Look through the records below for the line holding "orangutan-baby1". Write it out exactly, with each following line through the line holding "2650 Daulby Street, Kissimmee, FL".

#####

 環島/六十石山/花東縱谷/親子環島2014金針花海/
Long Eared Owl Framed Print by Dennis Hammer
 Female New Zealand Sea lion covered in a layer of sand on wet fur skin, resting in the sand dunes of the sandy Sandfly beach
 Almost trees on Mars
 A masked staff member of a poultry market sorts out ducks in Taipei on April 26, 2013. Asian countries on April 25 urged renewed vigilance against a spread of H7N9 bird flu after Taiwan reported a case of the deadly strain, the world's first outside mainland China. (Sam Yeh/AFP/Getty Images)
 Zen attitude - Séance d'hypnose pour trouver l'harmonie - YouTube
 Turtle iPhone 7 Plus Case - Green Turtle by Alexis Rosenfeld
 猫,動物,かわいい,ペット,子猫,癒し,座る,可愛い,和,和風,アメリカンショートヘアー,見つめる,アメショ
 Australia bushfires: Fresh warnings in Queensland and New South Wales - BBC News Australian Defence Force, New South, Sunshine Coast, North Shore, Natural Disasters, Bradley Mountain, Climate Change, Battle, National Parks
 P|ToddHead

#####

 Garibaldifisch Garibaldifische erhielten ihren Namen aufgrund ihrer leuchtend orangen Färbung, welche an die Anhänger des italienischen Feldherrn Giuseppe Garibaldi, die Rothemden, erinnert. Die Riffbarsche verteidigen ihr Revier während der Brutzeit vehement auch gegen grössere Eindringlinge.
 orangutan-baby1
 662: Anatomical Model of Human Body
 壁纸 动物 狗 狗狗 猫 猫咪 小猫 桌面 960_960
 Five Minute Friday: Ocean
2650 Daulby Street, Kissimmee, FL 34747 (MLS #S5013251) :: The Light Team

#####

> Worked solution:
 orangutan-baby1
 662: Anatomical Model of Human Body
 壁纸 动物 狗 狗狗 猫 猫咪 小猫 桌面 960_960
 Five Minute Friday: Ocean
2650 Daulby Street, Kissimmee, FL 34747 (MLS #S5013251) :: The Light Team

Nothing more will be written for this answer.